Flunky
Flunky lets any AI agent drive a real browser. It borrows the layering of a browser automation library (a thin driver, a stateful session, a readable action DSL) and adds the two things an agent needs that a test framework does not: a way to show the page to a model, and a way to expose actions as tools the model can call.
The gem never calls an AI vendor itself. It emits tool schemas and a dispatcher; you inject the model client.
How it fits together
- Driver (
Drivers::Base,Drivers::FerrumDriver) talks to the browser. Ferrum drives Chrome over the DevTools Protocol with no Selenium server. The backend is swappable. - Snapshot reduces the live page to the elements an agent can act on, each
stamped with an integer
ref, and renders a compact prompt block. - Actions is the human-readable DSL over the driver (
click,type,fill_in, ...). - Session owns one driver, caches the latest snapshot, and exposes the actions.
- Tools turns a session into vendor-neutral tool schemas plus a dispatcher.

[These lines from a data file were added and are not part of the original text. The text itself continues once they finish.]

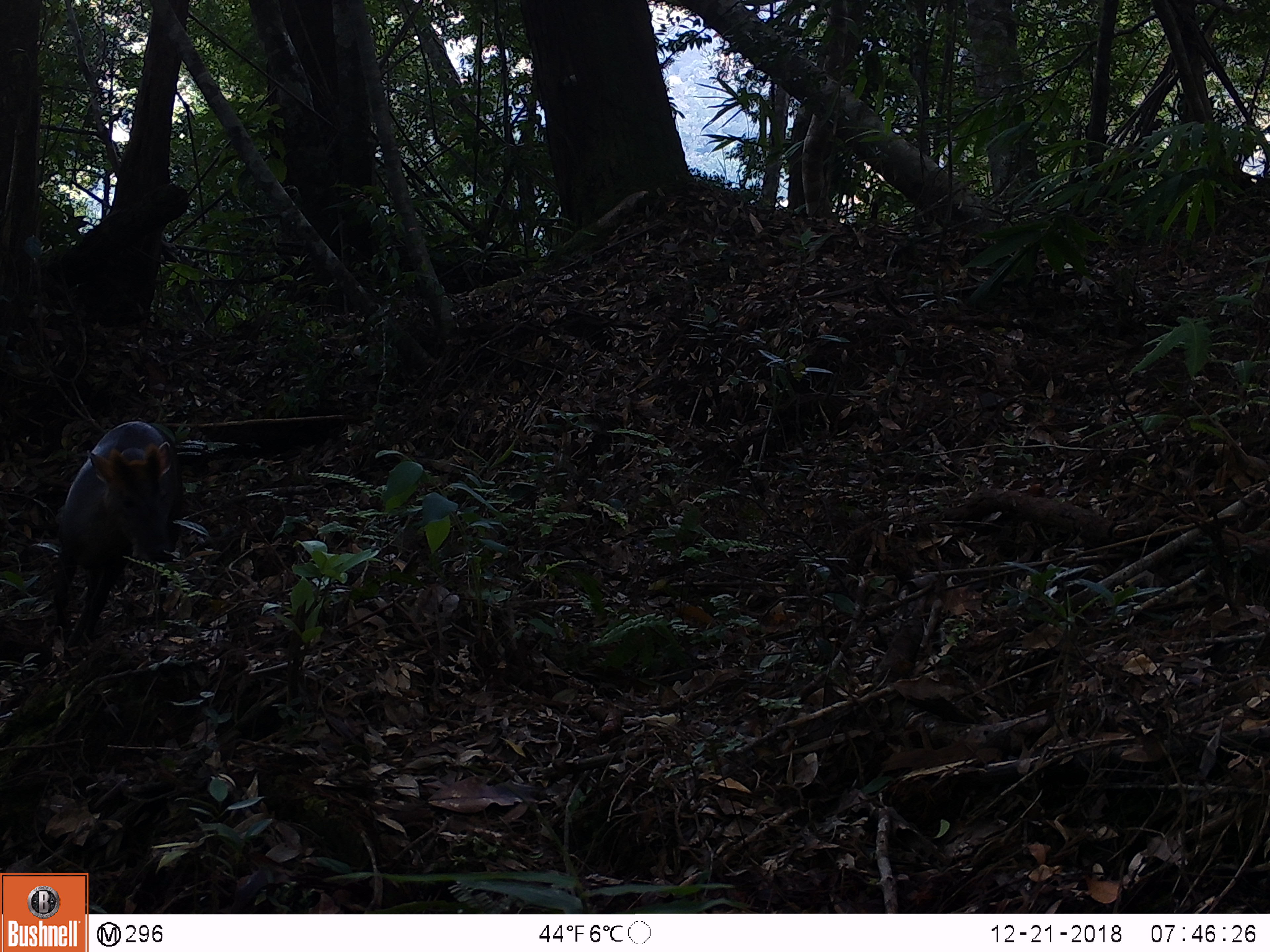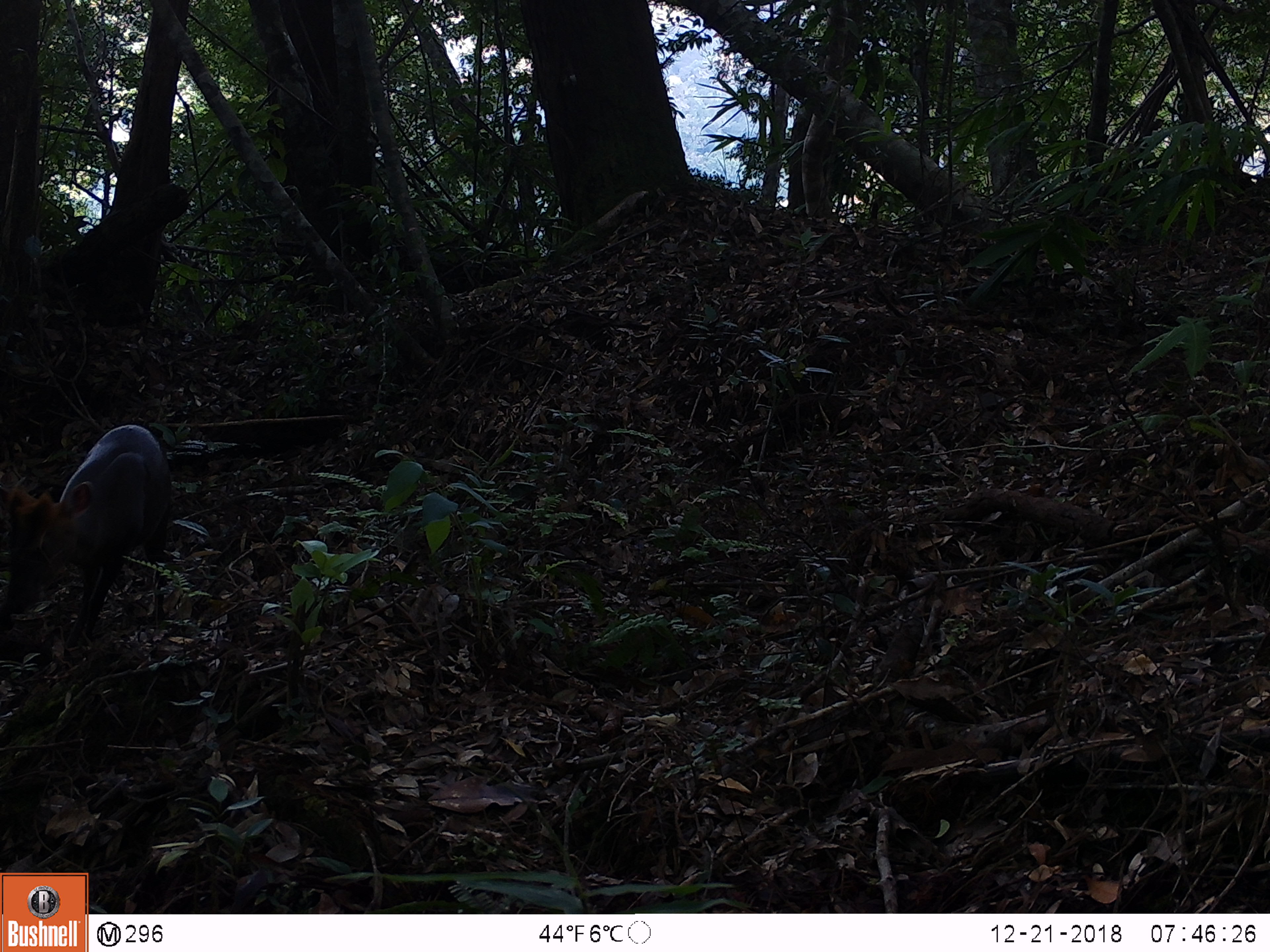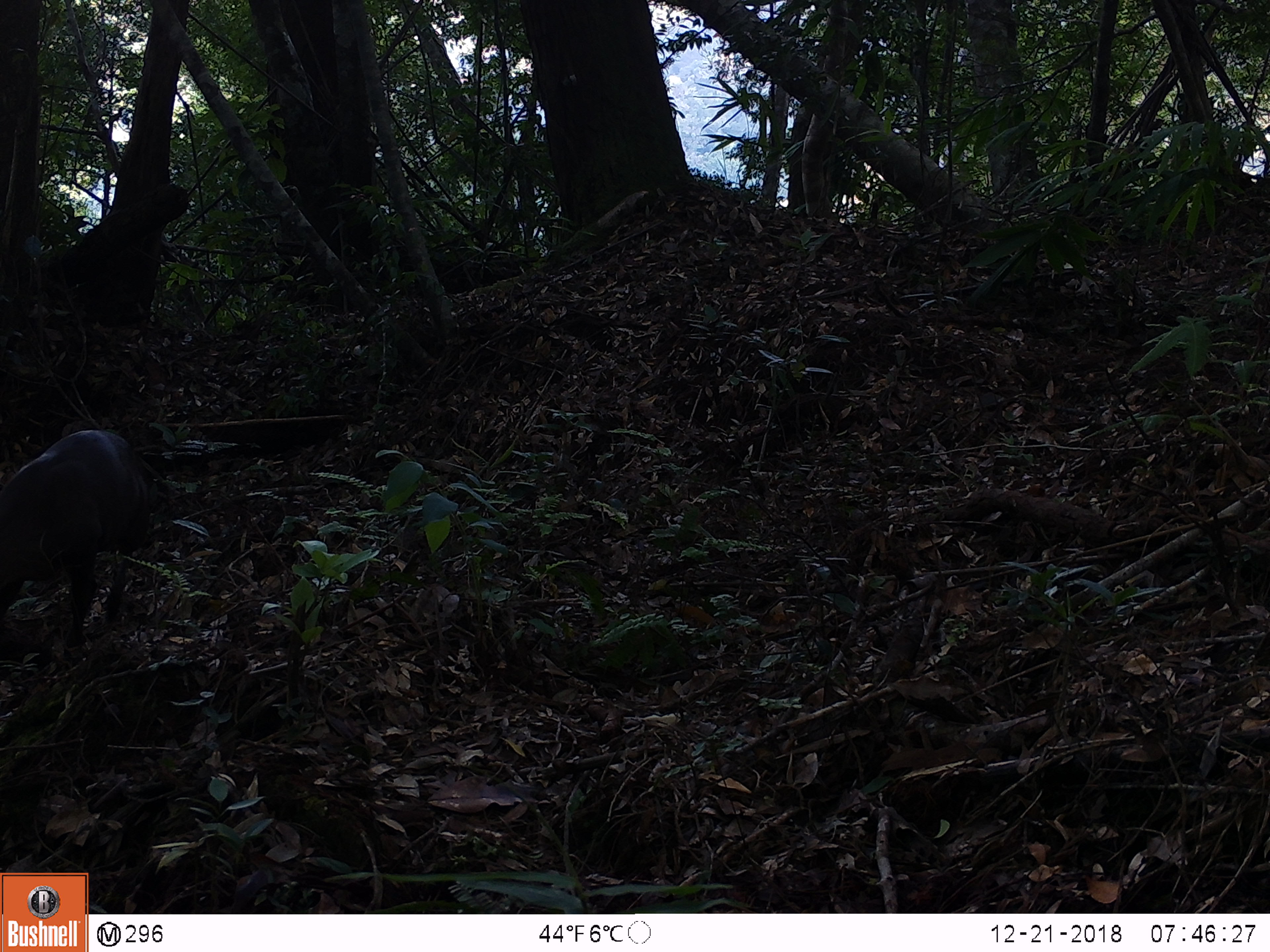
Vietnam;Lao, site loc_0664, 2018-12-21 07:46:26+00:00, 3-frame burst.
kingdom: Animalia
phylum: Chordata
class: Mammalia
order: Artiodactyla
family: Cervidae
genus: Muntiacus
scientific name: Muntiacus rooseveltorum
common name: roosevelt's muntjac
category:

- Agent is an optional observe/decide/act loop around an injected model.
Installation
Flunky needs Ruby >= 3.0 and a local Chrome (Ferrum launches it).
bundle add flunky
or
gem install flunky
Usage
require "flunky"
Flunky.session do |s|
s.visit("https://example.com")
puts s.snapshot.to_prompt # the page as the model sees it
s.actions.click(1) # act on a stamped ref
end
refs only exist after a snapshot stamps them, so observe (or read
snapshot) before acting. After client-side navigation a ref can go stale; the
tool dispatcher re-observes after every action so the model always sees the
current page.
Tool calling
session = Flunky::Session.new
tools = Flunky::Tools.new(session)
tools.definitions # hand straight to an Anthropic style client
tools.dispatch("click", { ref: 1 }) # run a returned tool call
The tool schema shape (name / description / input_schema) matches
Anthropic's tool format. For OpenAI, wrap each definition as
{ type: "function", function: { **defn, parameters: defn[:input_schema] } }.
Agent loop
Flunky::Agent.new(session, model:) drives an observe/decide/act loop. model
must respond to call(messages:, tools:) and return
{ text:, tool_calls: [{ id:, name:, arguments: }] }. See
examples/anthropic_agent.rb for a roughly 50 line
adapter to Anthropic's /v1/messages endpoint.
Configuration
Flunky.configure do |c|
c.headless = true
c.default_timeout = 10
c.max_elements = 200
c.window_size = [1280, 800]
end
Per-session options passed to Session.new override the global configuration.
Development
After checking out the repo, run bin/setup to install dependencies, then
bundle exec rspec. Specs tagged :browser are skipped automatically when
Chrome is not installed, so the suite passes on a bare machine.
License
Available as open source under the terms of the MIT License.